═══ Stored records ═══

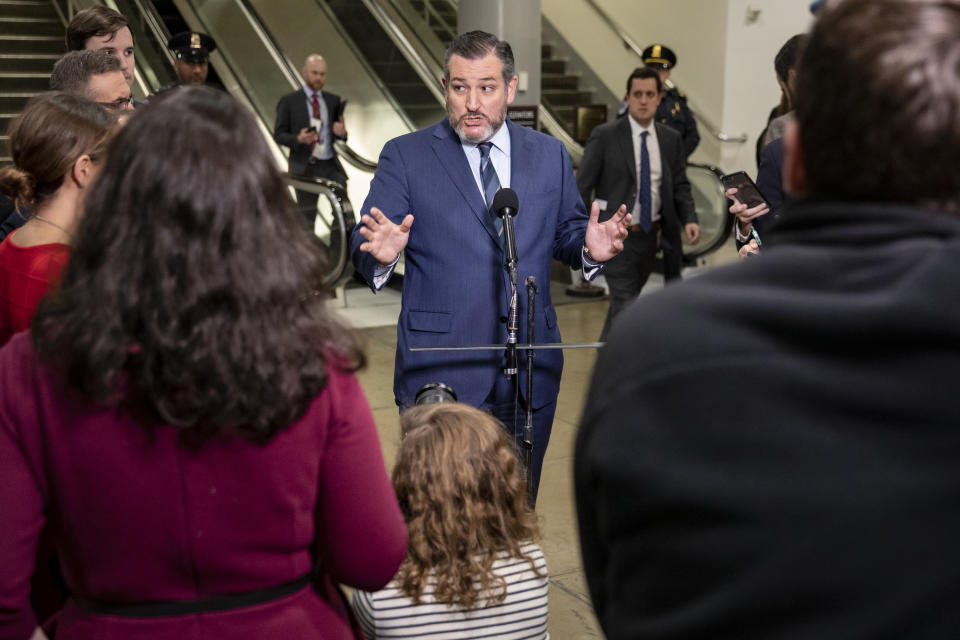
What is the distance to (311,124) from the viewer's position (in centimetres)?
893

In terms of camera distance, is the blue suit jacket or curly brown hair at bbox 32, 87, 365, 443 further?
the blue suit jacket

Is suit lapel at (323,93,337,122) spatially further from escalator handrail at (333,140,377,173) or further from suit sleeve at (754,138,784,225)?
suit sleeve at (754,138,784,225)

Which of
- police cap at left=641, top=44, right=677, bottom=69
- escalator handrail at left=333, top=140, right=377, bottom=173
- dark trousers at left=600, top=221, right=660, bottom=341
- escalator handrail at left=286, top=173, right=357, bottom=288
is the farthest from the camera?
escalator handrail at left=333, top=140, right=377, bottom=173

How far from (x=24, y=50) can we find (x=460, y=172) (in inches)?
358

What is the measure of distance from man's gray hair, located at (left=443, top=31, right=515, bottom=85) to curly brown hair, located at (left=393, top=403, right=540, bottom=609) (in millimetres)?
1387

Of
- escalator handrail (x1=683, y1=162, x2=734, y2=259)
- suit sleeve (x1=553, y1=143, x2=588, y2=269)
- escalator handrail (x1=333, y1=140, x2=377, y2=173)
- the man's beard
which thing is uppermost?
the man's beard

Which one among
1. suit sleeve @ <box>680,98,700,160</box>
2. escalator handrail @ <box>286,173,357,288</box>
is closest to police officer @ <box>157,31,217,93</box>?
escalator handrail @ <box>286,173,357,288</box>

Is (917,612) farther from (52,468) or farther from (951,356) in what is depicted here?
(52,468)

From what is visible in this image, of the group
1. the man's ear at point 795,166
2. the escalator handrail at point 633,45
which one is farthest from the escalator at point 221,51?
the man's ear at point 795,166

═══

Put every line of the material above into a Markdown table with the columns "Row" and "Line", numbering the rows and skipping blank lines. Leave the pictures out.

▸ Written reply
| Row | Line |
|---|---|
| 1 | What is the distance to (311,124) from the viewer's position (in centimetres)? |
| 2 | 893 |
| 3 | In terms of camera distance, is the blue suit jacket or curly brown hair at bbox 32, 87, 365, 443 further? |
| 4 | the blue suit jacket |
| 5 | Is suit lapel at (323,93,337,122) spatially further from escalator handrail at (333,140,377,173) or further from suit sleeve at (754,138,784,225)? |
| 6 | suit sleeve at (754,138,784,225) |
| 7 | Which of |
| 8 | - police cap at left=641, top=44, right=677, bottom=69 |
| 9 | - escalator handrail at left=333, top=140, right=377, bottom=173 |
| 10 | - dark trousers at left=600, top=221, right=660, bottom=341 |
| 11 | - escalator handrail at left=286, top=173, right=357, bottom=288 |
| 12 | is the farthest from the camera? |
| 13 | escalator handrail at left=333, top=140, right=377, bottom=173 |
| 14 | How far from (x=24, y=50) can we find (x=460, y=172) (in inches)? |
| 15 | 358 |
| 16 | What is the measure of distance from man's gray hair, located at (left=443, top=31, right=515, bottom=85) to curly brown hair, located at (left=393, top=403, right=540, bottom=609) (in millimetres)? |
| 17 | 1387 |
| 18 | Of |
| 19 | - escalator handrail (x1=683, y1=162, x2=734, y2=259) |
| 20 | - suit sleeve (x1=553, y1=143, x2=588, y2=269) |
| 21 | - escalator handrail (x1=333, y1=140, x2=377, y2=173) |
| 22 | - the man's beard |
| 23 | which thing is uppermost? |
| 24 | the man's beard |
| 25 | Which one among |
| 26 | 1. suit sleeve @ <box>680,98,700,160</box> |
| 27 | 2. escalator handrail @ <box>286,173,357,288</box> |
| 28 | is closest to police officer @ <box>157,31,217,93</box>? |
| 29 | escalator handrail @ <box>286,173,357,288</box> |
| 30 | Is (917,612) farther from (52,468) or farther from (951,356) in what is depicted here? |
| 31 | (52,468) |
| 32 | From what is visible in this image, of the group |
| 33 | 1. the man's ear at point 795,166 |
| 34 | 2. the escalator handrail at point 633,45 |
| 35 | which one is farthest from the escalator at point 221,51? |
| 36 | the man's ear at point 795,166 |